「それFIREって言うけどさ、ぶっちゃけ生活保護の方がマシじゃね?」

どこかのFIREブログでお勧めされていた、羽田圭介著 <PR>「Phantom(2017)」を読んでみました。

工場勤務の元地下アイドルのコスプレイヤー兼個人投資家の女性が、彼氏が熱を上げている信者ビジネス(ないしは今風な新興宗教)から彼氏を救い出そうとする話でした。

なお、Phantomは幻や幻影を表す英語だそうです。

 

ほとんど印象に残らない内容でしたが、ちょっとクスッとしたのは、

 

「貧乏くさい。

そう感じた華美だったが、3人それぞれの金融資産が時価総額にして一億円を超えていると聞いて、驚いた。一億円分以上の金融資産を手にしても、タイヤメーカーブランドの靴を履くのか。そして優待券を消化しきるために自由を奪われているようにしか見えない彼らの姿が、最近目にしたなにかに似ていると思った・・(中略)・・生活保護受給者特集で見たのだ・・(中略)・・華美は驚愕とした。

ブランド品も買わず友達付き合いも制限し、分身のような配当システムを作った先に待っているのは、生活保護受給者たちと同等レベルの配当生活だというのか。」

 

という文章でした。

FIRE界隈では、FIREと言ってはいるものの中身を見ると確かに生活保護のほうがマシなんじゃないかと思えるほどの質素倹約生活をしているケースを度々目にします。

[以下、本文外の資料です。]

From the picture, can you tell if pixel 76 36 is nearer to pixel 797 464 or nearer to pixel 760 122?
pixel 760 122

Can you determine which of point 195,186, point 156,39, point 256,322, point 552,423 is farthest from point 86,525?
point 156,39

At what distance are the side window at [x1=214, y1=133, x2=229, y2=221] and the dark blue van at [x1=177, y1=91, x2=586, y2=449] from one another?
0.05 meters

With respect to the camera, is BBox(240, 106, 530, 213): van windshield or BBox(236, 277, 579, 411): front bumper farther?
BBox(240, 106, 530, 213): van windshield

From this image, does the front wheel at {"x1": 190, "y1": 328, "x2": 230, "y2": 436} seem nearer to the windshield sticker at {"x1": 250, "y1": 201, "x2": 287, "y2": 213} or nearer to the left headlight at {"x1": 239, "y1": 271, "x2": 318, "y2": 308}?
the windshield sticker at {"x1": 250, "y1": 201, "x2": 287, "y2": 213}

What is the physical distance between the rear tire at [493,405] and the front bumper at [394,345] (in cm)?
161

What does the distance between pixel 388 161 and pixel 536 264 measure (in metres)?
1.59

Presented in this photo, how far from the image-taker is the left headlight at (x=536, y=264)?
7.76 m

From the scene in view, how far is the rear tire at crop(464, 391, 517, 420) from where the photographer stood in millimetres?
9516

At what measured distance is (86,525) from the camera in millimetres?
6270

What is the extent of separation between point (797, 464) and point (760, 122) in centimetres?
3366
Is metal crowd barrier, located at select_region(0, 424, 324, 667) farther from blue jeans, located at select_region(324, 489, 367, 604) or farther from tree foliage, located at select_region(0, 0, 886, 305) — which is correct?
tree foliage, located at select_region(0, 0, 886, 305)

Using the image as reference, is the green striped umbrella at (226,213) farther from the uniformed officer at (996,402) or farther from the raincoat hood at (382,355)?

また、投資とは「今の消費の先送り」という側面があるので、取り憑かれてしまうとそれなりの資産があっても好んで貧乏生活を選ぶ人が少なくない割合でいるように思えます。

 

「お金や投資や宗教なんて所詮は”Phantom”だからそんなのバカらしい!」と思うかどうかは完全に個人の価値観次第ですが、事実関係としては投資やお金だけが”Phantom”な訳ではなく、社会そのものが実はある種の共同幻想に過ぎず、その”Phantom”があたかも存在するかのよう振る舞うという大きな歪みを維持するために小さな歪みが多数存在し、その一つがお金や投資という”Phantom”なんじゃないかなぁ・・という気がします。

 

学校ゴッコ、家族ゴッコ、会社ゴッコにFIREゴッコ。この維持にやたらと好都合なお金ゴッコに投資ゴッコ。所詮紙だと言えば確かに紙だし、価値があると言えばそんな気もする。

 

ま、つまりは使い切れないほどのお金があると好きな夢が沢山見れてイイね。それだけっ! 🤑

 

 

松本大洋著「鉄コン筋クリート」

コメント

  1. ふなむし より:

    ブログではたまに極端な節約FIREの人を見かけますね。
    ただ、そういう人達は比較的資産が少なく、若くて体力があるパターンが多い気がします。
    羽田氏は桐谷さんあたりのイメージをモデルにして書いたのだと思いますが、実際の億り人は貧乏くさくてもそこまでカツカツの生活はしていないんじゃないですかね?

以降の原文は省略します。